Gerard soon dropped off to sleep. Tired as he was, however, and with every disposition to adapt himself to circumstances, in less than two hours he awoke. The heat of the room, notwithstanding that the window was wide open, was suffocating, and, added to this, he awoke with the sensation of being devoured alive. A subdued groan from his companion, who was tossing restlessly upon his bed, caught his ear.

“Hallo, Harry! what’s the row?”

“Ugh! I was wondering how long you would stand it. I’m being eaten – dragged out of bed. These infernal mosquitoes!”

That was at the bottom of the mischief, then. In the silence following on his companion’s words, Gerard could hear the shrill trumpet of more than one of these nocturnal pests, winging his way aloft, to lie hidden in some secure corner of the ceiling until quiet should once more prevail, and he could again descend to browse upon his victims to his heart’s content and the repletion of his skin.

“Oh, that’s it, is it!” cried Gerard, striking a light with alacrity. “By Jove, I’m bitten all over!” he went on, examining his hands and chest, and also becoming aware of the existence of several lumps upon his head and face.

“So am I,” groaned Harry. “I haven’t been able to snatch a wink of sleep this blessed night. Just look at the brutes!”
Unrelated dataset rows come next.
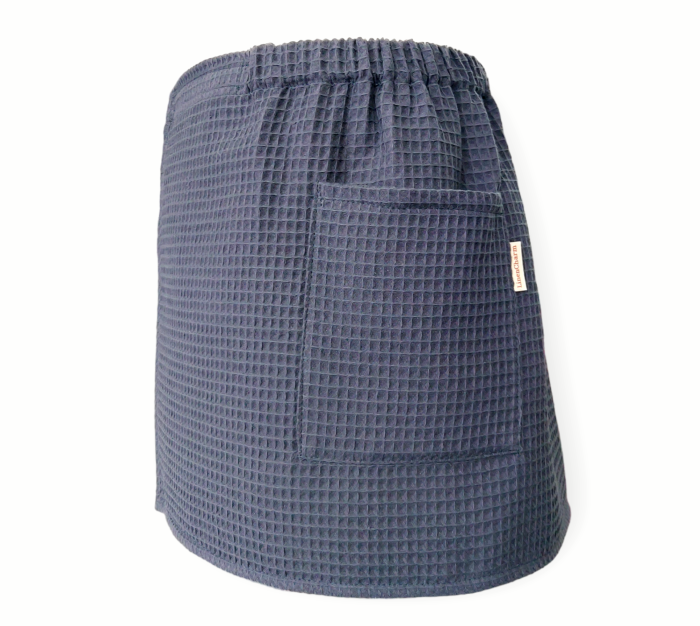 Krótki Seksowny męski kilt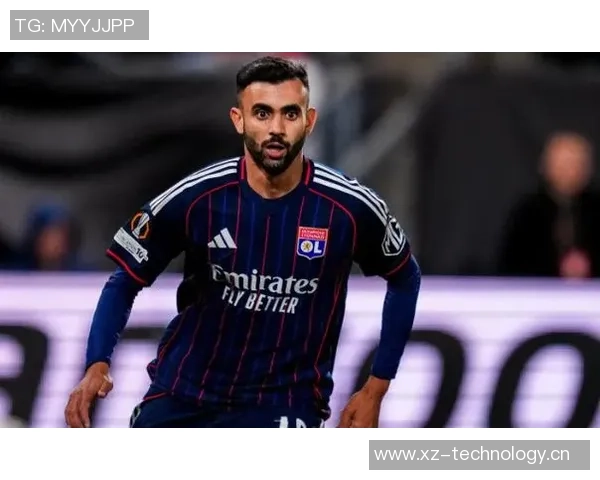 欧足联调查里昂新援加扎尔涉嫌违规出场事件引发关注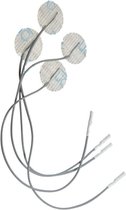 E-stim micropads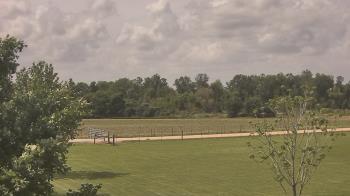 Weather camera view of Long Acres Ranch.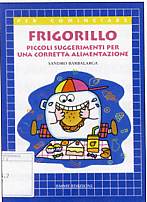 frigorillo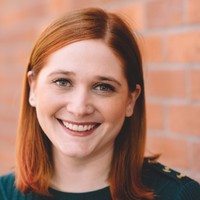 Rachael Wescott Email & Phone Number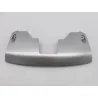 Habillage de feu arriere HONDA FJS 400 SILVER WING 2006 - 2008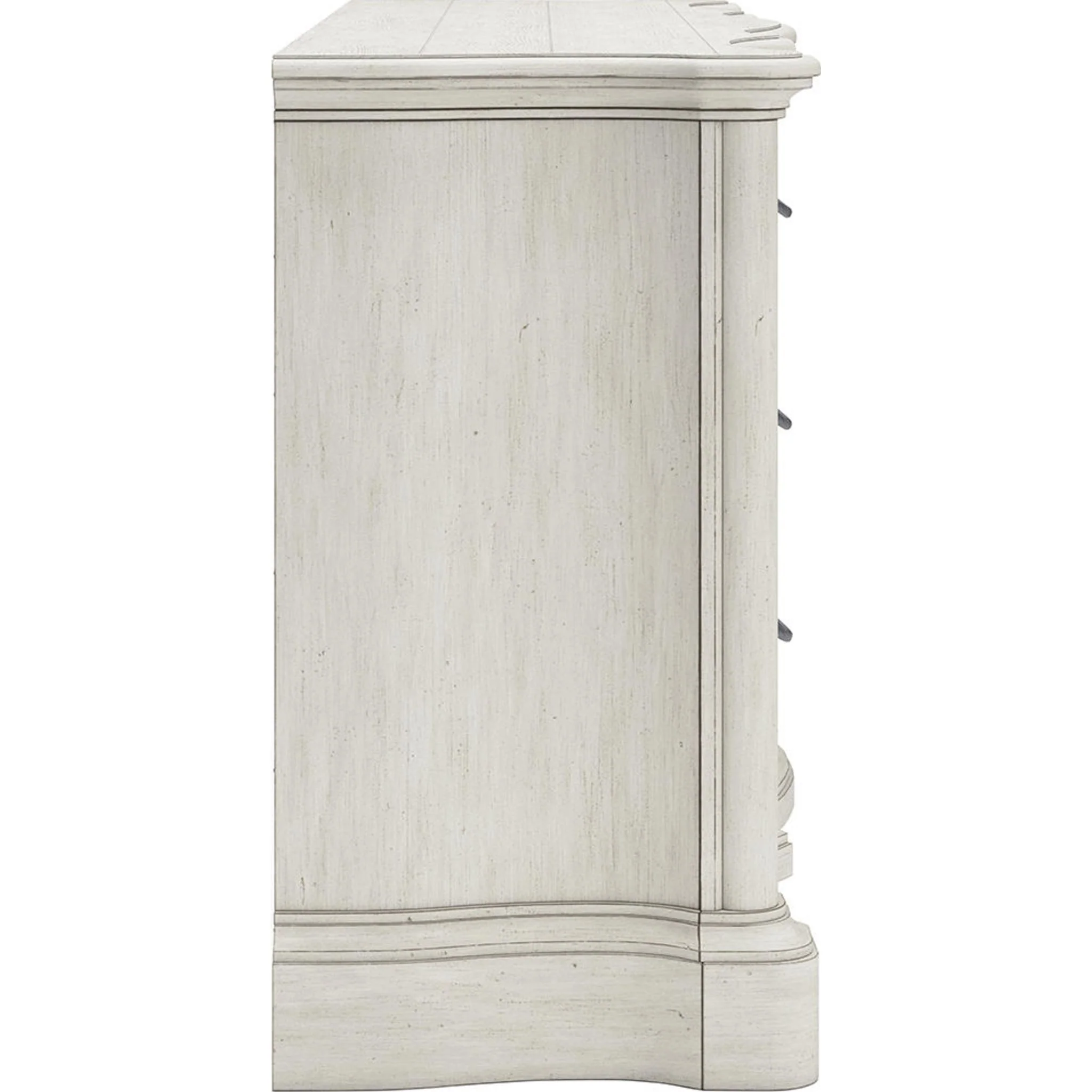 Arlendyne Dresser - Image 8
In the candlelight, some half-dozen of the tiny venomous insects could be seen floating in the air. A good many more were on the ceiling.
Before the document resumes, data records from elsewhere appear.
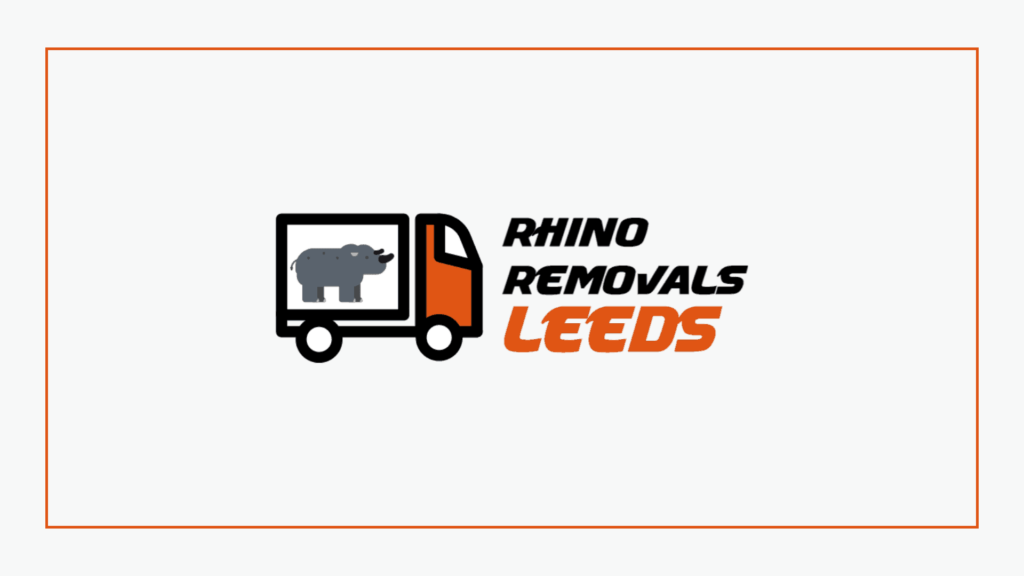 rhino-removals-leeds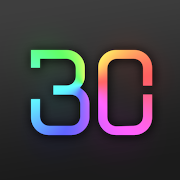 Business Calendar 2 Planner - app icon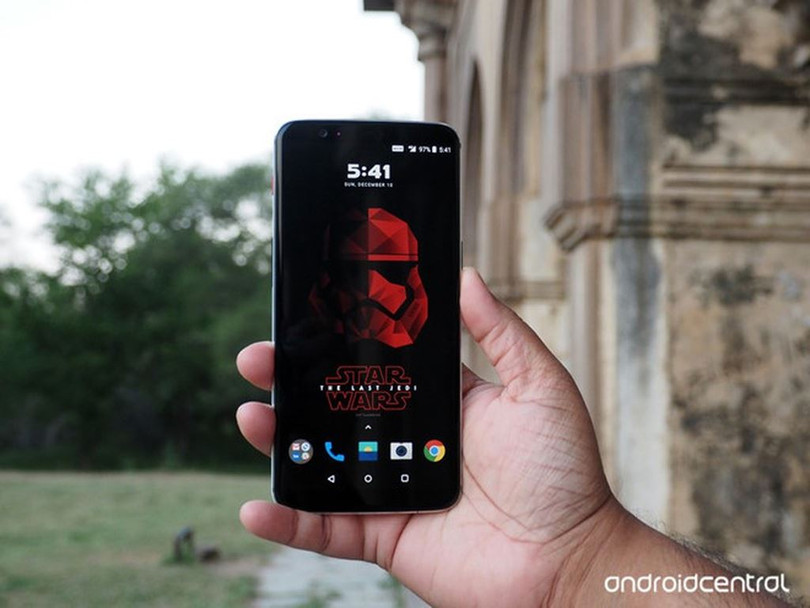 10 mẹo hay giúp tăng tốc cho thiết bị Android ảnh 5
“Why, hang it, I always thought they gave one mosquito curtains in countries like this!” said Gerard, “and – why, Harry, you’ve got one. How is it we didn’t spot the thing before?”

“Have I? Where? What – this thing?”

“Yes, of course. Let’s see what it’s good for.”

There was a fold of gauze netting at the head of the bedstead. This, on further investigation, was found to be large enough to protect the head and shoulders of the sleeper, and Gerard duly arranged it as best he knew how for the benefit of his companion.

“There you are, old chap. Now you’ll be all right – only it’s rather like shutting the stable door after the horse is stolen. I’ll tuck my head under the sheet, and dodge them that way.”

He returned to his shakedown, and put out the light. He was just dozing off, when another exclamation on the part of his companion aroused him.

“What’s the row now?” he cried.

“Row? I should think there was. Just listen to that fellow next door ‘sawing planks.’”

A shrill, strident, rasping snore came through the partition, which was constructed of very thin boarding. A most exasperating snore withal, and one calculated to drive a light sleeper to the verge of frenzy.

“Well, I’m afraid we can do nothing against that,” said Gerard, ruefully.

Nor could they. And what with the stifling heat, the mosquito bites, and that maddening snore, our two young friends had a very bad night of it indeed, and but little sleep fell to their lot. Harry Maitland, fagged and disgusted, was not slow to air his grievances to the full the next morning on meeting Wayne. But that unfeeling individual only laughed.

“So!” he said. “Yes, it’s always that way. Mosquitoes are always death on a new man out from home. They don’t think much of us old stagers when they can get fresh blood. But never mind. You’ll soon get used to that.”

Which was all the sympathy they met with.